Promising to ''restore fiscal sanity" to the federal government, Kerry recalled his support for the Clinton administration's efforts to reduce the deficit, saying, ''I was part of that effort in the 1990s that had the courage to do what Ronald Reagan, for all his rhetoric -- and God rest his soul, we loved him for his strength in many things -- but I don't recall vetoes of major appropriations bills.
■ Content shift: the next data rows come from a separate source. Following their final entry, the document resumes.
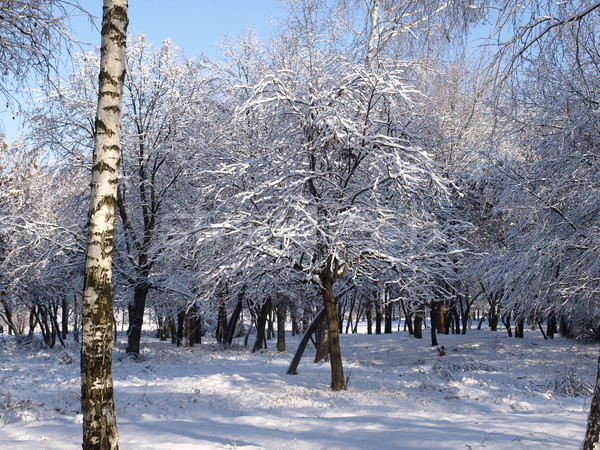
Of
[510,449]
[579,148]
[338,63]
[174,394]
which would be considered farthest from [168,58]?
[510,449]

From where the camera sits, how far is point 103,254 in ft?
14.3

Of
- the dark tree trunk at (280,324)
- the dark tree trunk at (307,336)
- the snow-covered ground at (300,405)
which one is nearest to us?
the snow-covered ground at (300,405)

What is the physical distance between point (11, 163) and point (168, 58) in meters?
11.1

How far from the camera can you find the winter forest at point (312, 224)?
17.5ft

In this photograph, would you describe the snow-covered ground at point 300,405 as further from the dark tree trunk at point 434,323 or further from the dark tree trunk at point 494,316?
the dark tree trunk at point 494,316

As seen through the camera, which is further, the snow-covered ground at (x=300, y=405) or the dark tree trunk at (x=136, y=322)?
the dark tree trunk at (x=136, y=322)

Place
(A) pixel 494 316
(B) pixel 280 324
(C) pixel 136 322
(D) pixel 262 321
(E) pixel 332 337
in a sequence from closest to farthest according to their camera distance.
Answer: (E) pixel 332 337 < (C) pixel 136 322 < (D) pixel 262 321 < (B) pixel 280 324 < (A) pixel 494 316

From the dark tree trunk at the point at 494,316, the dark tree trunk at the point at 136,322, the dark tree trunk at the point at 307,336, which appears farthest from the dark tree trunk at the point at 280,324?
the dark tree trunk at the point at 494,316

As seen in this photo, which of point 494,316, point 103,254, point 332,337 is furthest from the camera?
point 494,316

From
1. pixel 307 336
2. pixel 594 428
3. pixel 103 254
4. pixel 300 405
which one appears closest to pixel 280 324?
pixel 307 336

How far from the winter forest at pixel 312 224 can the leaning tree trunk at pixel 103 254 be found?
0.06 feet

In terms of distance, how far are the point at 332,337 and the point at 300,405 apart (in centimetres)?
192

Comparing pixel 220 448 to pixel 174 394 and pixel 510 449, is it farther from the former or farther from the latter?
pixel 174 394

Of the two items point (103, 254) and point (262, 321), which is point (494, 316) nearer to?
point (262, 321)
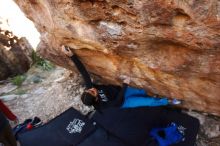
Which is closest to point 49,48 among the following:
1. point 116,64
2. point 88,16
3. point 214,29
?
point 116,64

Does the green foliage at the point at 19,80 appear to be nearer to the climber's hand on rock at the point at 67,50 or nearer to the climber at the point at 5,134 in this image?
the climber at the point at 5,134

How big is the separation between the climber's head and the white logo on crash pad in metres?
0.39

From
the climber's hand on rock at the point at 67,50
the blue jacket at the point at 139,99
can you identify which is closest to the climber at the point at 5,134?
the climber's hand on rock at the point at 67,50

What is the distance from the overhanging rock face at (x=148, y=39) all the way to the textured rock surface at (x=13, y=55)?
2941 mm

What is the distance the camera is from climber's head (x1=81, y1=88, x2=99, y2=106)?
3219 mm

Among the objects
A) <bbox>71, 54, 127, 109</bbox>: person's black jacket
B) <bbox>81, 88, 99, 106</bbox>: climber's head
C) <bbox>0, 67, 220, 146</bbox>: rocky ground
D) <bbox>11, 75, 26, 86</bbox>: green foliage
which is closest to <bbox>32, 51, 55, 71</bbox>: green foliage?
<bbox>0, 67, 220, 146</bbox>: rocky ground

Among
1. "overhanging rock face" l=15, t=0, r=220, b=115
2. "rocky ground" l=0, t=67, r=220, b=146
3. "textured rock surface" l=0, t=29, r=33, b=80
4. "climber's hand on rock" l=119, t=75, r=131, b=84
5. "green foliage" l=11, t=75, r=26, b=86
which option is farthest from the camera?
"textured rock surface" l=0, t=29, r=33, b=80

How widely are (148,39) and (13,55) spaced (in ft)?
14.5

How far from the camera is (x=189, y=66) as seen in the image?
8.77 ft

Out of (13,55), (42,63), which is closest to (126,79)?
(42,63)

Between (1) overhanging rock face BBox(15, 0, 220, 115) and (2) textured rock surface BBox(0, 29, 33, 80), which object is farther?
→ (2) textured rock surface BBox(0, 29, 33, 80)

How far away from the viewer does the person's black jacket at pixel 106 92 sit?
3.37 metres

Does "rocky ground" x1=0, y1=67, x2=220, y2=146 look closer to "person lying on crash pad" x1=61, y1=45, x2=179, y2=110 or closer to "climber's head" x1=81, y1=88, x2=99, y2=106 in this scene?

I recall a lot of talk about deficits; I don't recall balancing the budget. I recall deficits getting larger."
Before 2,200 people at a breakfast fund-raiser that raised $2 million, Kerry said that American innovation was backsliding under the Bush administration.
''We're the people who use our brainpower to harness it and be entrepreneurial and creative in spirit and create new products, new cures, new ways of doing things," Kerry said. ''But we've gone backwards on that in these last few years -- that's not a note of pessimism, that's a note of optimism. Because the optimism is, we can do better in the United States of America."
Later, outlining his plans to lower health-care premiums and fight for patients' rights, Kerry told cheering union members at the SEIU convention that he was not offering a pessimistic vision of the country, but rather dissatisfaction ''with the way things are."
''I've listened to some [Republicans] say, well gee-whiz, John Kerry is pessimistic about America because he's saying the way it is in America. Folks, I'm not pessimistic. I know we can do better for Americans. I know that we can provide better jobs for Americans," Kerry said.
The Bush campaign said that Kerry repeatedly chooses to ignore sunnier economic news.
''Every day, whether it is with regards to the economy, the war on terror, America's commitments to science and technology, John Kerry paints a picture of America in decline," said a Bush campaign spokesman, Steve Schmidt.
He also blasted Kerry for criticizing Reagan's fiscal record. ''Kerry's attack on President Reagan is beyond the pale, and will be very troubling to most Americans," he said.
Working on a few hours of sleep yesterday, after a late-night flight from Washington, Kerry was warmly received at the San Francisco breakfast fund-raiser and used his remarks to underscore his new slogan, ''Let America be America again."
While the fund-raiser was expected to draw scores of gay and lesbian voters, Kerry did not mention gay rights or gay marriage during his 25 minutes of remarks.